W. i J. jednocześnie opuścili głowy. To była nieprawda.
- A, pierdolę was. Jesteście słabi.
            Co zrobiłby na moim miejscu mój stary kumpel, Marek H.? Albo Charlie B.? Jakiś czas temu, dla własnego zdrowia psychicznego, przestałem zadawać sobie takie pytania i od tej pory żyje mi się lżej. Dalej nie znaczę swojego pobytu na ziemskim grajdole eksplozjami i rock and roll’em, ale lepiej, naprawdę lepiej dla ciebie i wszystkich nie zadawać sobie takich pytań. Nicolas U. z pewnej poczytnej powieści, w godzinie samobójstwa doszedł do wniosku, że zawsze będzie potrafił żyć ze sobą, znosić siebie, nawet jeśli zda sobie sprawę ze swojej absolutnej beznadziei.
            Wymyślam ból głowy i zmywam się stamtąd w podskokach.
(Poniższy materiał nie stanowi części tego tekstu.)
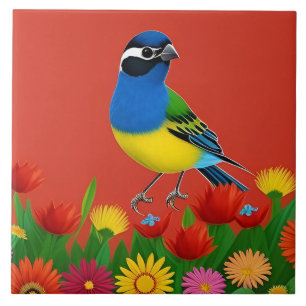 Colorful Bird Perched Among Vibrant Flowers Ceramic Tile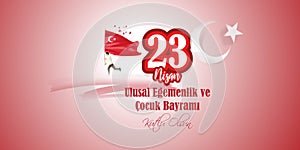 Vector illustration concept of 23 Nisan Ulusal Egemenlik ve Ã‡ocuk BayramÄ±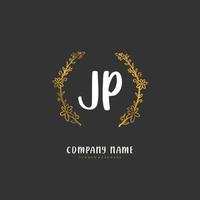 jp escritura a mano inicial y diseño de logotipo de firma con círculo. hermoso diseño de logotipo escrito a mano para moda, equipo, boda, logotipo de lujo. vector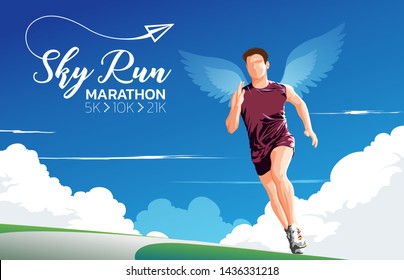 A Theme, A Key Visual, An Illustration Of Marathon Runners With The Wings On Back Under The Blue Sky In Vector. It Is Suitable For Being Used As A Theme For Marathon Theme.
W podskokach jestem wewnętrznie, bo w rzeczywistości ledwo trzymam się na nogach i gubię pion w ciemnościach i własnym chaosie. Po kilkunastu próbach trafiam kluczem do zamka i ciężko opadam na łóżko. Z powrotem w pościeli. Wtórność przychodzi tu za mną, bo wie, że w miejscu, z którego wracam, nie ma czego pilnować. Leżę, pokój biega w kółko, siadam, odpalam papierosa, to się źle skończy, ale jednak. Nałóg wdarł się w teatralność. Teatralność mogła by stać się nałogiem, gdyby mieć w sobie na tyle samozaparcia, żeby kitować ludzi, jak to niektórzy potrafią. Zasypiając wymyślam coś takiego: znów jestem w Knajpie, Którą Tak Bardzo Lubię, deja vu, wszystko ze szczegółami, tak jak pół godziny, godzinę temu. Udaję ból głowy, wychodzę i w pijackim widzie wszystkie niewiadome wyparowują. Przez sekundę jako jedyna osoba na Ziemi wiem co i jak i kiedy, wszystko poukładane jak książeczki na półkach. Oszołomiony wbiegam na ulicę i wykrzykuję w niebo wielką euforię, po czym dociera do mnie ostry pisk hamowania, obracam się, widzę światło, bach, przejeżdża mnie ciężarówka z poszewkami na materace.
 Znany psychiatra (tak, tak, czasem chadzam) dopytywał mnie kiedyś, czy chcę być kimś innym. Czasem chcę. A wy?